▶ **Übungstext**:
****

Telemedizin als Alternative zur Präsenskonsultation
Die momentane Krisensituation bewegt nun viele neurologische Praxen und neurologische Abteilungen in Kliniken dazu, sich der Telemedizin zur Betreuung ihrer Patienten zu bedienen. Die „erzwungene“ Beschleunigung des Umstellens eines Teil der Versorgung von Patienten mit chronisch neurologischen Krankheiten auf Telemedizin wird von den Neurologen Dr. Bastian Bloem von der Radboud Universität Mijmegen, Dr. Ray Dorsey von der Universität Rochester New York und Dr. Michael Okun von der Universität von Florida, Gainesville in einem Viewpoint-Artikel in der Fachzeitschrift JAMA Neurology ausdrücklich begrüßt.
Telemedizin in der Neurologie
Selbstverständlich kann die Telemedizin nicht jede Präsenzkonsultation ersetzen. Es gibt bei einigen Anwendungen auch noch einige ungelöste Probleme z. B. beim Datenschutz oder der Honorierung. Auf der anderen Seite sehen die drei Neurologen gerade bei der Routinebetreuung von Patienten mit chronischen neurologischen Erkrankungen in vielen Fällen deutliche Vorteile der Telemedizin gegenüber der traditionellen Präsenzsprechstunde. Hierzu gehören:
Verlustfreie Informationsübermittlung
Sensoren, die der Patient an der Kleidung oder am Körper trägt, registrieren bestimmte Symptome (z. B. Zittern oder Bewegungsstörungen) oder relevante Ereignisse, wie beispielsweise Anfälle oder Stürze, und zeichnen sie auf. Über entsprechende Uhren oder Smartphones werden die Daten vollständig an den behandelnden Arzt übermittelt. Anders als im Gespräch mit dem Patienten in der Sprechstunde wird der Arzt zeitnah und verlustfrei informiert. Das ist gerade bei Patienten mit kognitiven Beeinträchtigungen besonders wertvoll.

****

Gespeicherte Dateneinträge
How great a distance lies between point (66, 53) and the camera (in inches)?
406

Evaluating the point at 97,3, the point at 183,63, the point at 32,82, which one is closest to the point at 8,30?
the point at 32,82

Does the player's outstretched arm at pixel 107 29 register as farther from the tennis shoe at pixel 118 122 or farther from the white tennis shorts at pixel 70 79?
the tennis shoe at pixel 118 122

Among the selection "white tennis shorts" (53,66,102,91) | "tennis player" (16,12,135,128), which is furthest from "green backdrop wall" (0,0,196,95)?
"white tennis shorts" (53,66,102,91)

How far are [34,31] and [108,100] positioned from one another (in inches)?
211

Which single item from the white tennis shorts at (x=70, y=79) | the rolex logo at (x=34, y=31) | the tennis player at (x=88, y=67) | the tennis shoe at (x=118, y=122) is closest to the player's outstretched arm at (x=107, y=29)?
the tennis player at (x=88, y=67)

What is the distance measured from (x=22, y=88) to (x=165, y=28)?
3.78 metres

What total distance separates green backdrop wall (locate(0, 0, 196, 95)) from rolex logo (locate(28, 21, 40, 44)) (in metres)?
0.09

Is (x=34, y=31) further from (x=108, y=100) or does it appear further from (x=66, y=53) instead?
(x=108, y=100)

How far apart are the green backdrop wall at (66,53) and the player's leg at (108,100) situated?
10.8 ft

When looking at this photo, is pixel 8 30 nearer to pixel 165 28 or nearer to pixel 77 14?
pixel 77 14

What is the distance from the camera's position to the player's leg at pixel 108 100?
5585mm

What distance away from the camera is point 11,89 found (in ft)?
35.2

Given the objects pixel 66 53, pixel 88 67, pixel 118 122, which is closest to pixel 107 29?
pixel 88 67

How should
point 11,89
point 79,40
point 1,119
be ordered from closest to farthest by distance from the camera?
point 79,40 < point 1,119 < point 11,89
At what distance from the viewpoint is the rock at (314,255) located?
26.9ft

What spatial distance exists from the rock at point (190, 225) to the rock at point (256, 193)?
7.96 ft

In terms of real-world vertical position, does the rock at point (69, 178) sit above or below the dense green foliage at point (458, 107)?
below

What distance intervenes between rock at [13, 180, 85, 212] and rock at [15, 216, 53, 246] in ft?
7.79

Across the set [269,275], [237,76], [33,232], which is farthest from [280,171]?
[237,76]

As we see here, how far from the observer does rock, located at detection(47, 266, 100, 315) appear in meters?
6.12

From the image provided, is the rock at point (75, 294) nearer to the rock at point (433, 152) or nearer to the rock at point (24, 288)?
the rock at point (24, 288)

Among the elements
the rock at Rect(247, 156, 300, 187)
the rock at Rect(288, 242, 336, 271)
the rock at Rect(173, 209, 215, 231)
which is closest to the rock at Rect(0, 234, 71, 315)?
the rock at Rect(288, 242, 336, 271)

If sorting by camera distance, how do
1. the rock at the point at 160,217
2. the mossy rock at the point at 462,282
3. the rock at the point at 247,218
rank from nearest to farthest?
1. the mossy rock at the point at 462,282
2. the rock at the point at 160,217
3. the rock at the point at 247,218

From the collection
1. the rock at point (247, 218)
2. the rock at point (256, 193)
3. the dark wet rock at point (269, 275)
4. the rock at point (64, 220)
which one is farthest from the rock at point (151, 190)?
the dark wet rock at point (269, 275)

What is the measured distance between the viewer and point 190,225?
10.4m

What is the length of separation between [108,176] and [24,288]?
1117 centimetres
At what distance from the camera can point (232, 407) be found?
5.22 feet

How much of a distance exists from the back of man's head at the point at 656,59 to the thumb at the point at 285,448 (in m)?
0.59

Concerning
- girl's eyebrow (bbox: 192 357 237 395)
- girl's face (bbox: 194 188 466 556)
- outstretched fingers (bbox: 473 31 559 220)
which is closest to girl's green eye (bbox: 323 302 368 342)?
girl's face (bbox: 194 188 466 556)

****

▶ **Aufgabe**:
Gib aus dem Text über Telemedizin den Abschnitt von „Telemedizin als Alternative“ bis einschließlich „Neurology ausdrücklich begrüßt.“ wortgetreu aus.

▶ **Erwartete Antwort**:
Telemedizin als Alternative zur Präsenskonsultation
Die momentane Krisensituation bewegt nun viele neurologische Praxen und neurologische Abteilungen in Kliniken dazu, sich der Telemedizin zur Betreuung ihrer Patienten zu bedienen. Die „erzwungene“ Beschleunigung des Umstellens eines Teil der Versorgung von Patienten mit chronisch neurologischen Krankheiten auf Telemedizin wird von den Neurologen Dr. Bastian Bloem von der Radboud Universität Mijmegen, Dr. Ray Dorsey von der Universität Rochester New York und Dr. Michael Okun von der Universität von Florida, Gainesville in einem Viewpoint-Artikel in der Fachzeitschrift JAMA Neurology ausdrücklich begrüßt.